Texto citado
# # #

Entretanto, na Primavera de 1957, o cenário tinha-se alterado, como veremos em seguida. As relações com a Editorial Bruguera sofreram uma reviravolta e talvez por isso a carteira de publicações estava a ser reequacionada. Foi decidido que das Crónicas Feminina e Masculina, apenas uma poderia continuar e, assim, a Crónica Masculina foi sacrificada, terminando no nº 20.

   
           
 

A Crónica Desportiva (à esquerda ilustra-se o nº 1), por outro lado, durou inalterada até ao nº 40, altura em que o formato e o preço foram aumentados, talvez numa tentativa de equilibrar as despesas. Mas as vendas devem ter declinado fortemente e a revista terminou pouco depois.

A Crónica Feminina, no entanto, viveria para fazer história atingindo, nos anos 60, uma tiragem inusitada de 150.000 exemplares semanais, tendo sido o veículo para a divulgação das fotonovelas em Portugal, e representando, só em publicidade, uma receita astronómica que em 1965 ultrapassava os 2.000 contos anuais.

Embora o formato possa não ter influenciado o sucesso diverso dos três títulos, não resisto a notar que os bolsos dos homens são muito mais pequenos do que os das mulheres...

   
           
 

Em Junho de 1956 a Agência Portuguesa de Revistas lançou uma colecção capital na história do cromo: Raças Humanas. Ilustrada com 128 brilhantes guaches de Vicente Rodriguez e com uma caderneta de atraente grafismo, a colecção tinha sido originalmente lançada no ano anterior, em Espanha, pela Bruguera, inaugurando a época de ouro dos cromos desta editora.

Raças Humanas foi lançada em Portugal com seis cromos substituídos por outros que ilustravam tipos regionais portugueses, sendo a primeira de várias colecções espanholas a ser adaptada à realidade local. Foi um sucesso extraordinário, tendo-se mantido como um dos best-sellers da Agência até ao início dos anos 60. As lições desse sucesso, de que a editora portuguesa era a principal beneficiária, não se devem ter perdido em Francisco Más, que representava os interesses da editora catalã em Portugal.

   
           
 

Alguns meses após Raças Humanas, foi lançada outra extraordinária colecção da Bruguera: Bandeiras do Universo. Embora o nome da Agência conste da capa, existe um detalhe que facilmente passa despercebido: num canto da contracapa está inscrito "Editorial Íbis, Lda". É que, entretanto, Francisco Más formara, com outros sócios, a sua própria editora.

A notícia deve ter colhido os responsáveis da Agência desprevenidos quando o fotólito da capa do álbum já estava pronto: a partir de então os direitos às publicações da Bruguera já não poderiam ser adquiridos directamente pela Agência Portuguesa de Revistas. A Íbis tornara-se a representante em Portugal da Bruguera e doravante a Agência teria que negociar com esse intermediário e nas suas condições. E se a Íbis se decidisse pela publicação própria de um qualquer título, entáo a Agência não poderia almejar a mais do que a um papel de simples distribuidora de uma publicação alheia.

# # #

Secção de dados
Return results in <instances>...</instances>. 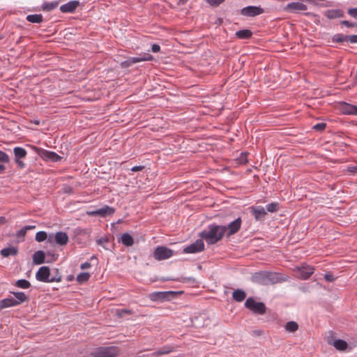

# # #

Por fazer
Repita sem qualquer alteração a passagem do texto citado acima que começa nas palavras "Raças Humanas foi" e termina depois de "sua própria editora.".

Resolução do exercício
Raças Humanas foi lançada em Portugal com seis cromos substituídos por outros que ilustravam tipos regionais portugueses, sendo a primeira de várias colecções espanholas a ser adaptada à realidade local. Foi um sucesso extraordinário, tendo-se mantido como um dos best-sellers da Agência até ao início dos anos 60. As lições desse sucesso, de que a editora portuguesa era a principal beneficiária, não se devem ter perdido em Francisco Más, que representava os interesses da editora catalã em Portugal.

   
           
 

Alguns meses após Raças Humanas, foi lançada outra extraordinária colecção da Bruguera: Bandeiras do Universo. Embora o nome da Agência conste da capa, existe um detalhe que facilmente passa despercebido: num canto da contracapa está inscrito "Editorial Íbis, Lda". É que, entretanto, Francisco Más formara, com outros sócios, a sua própria editora.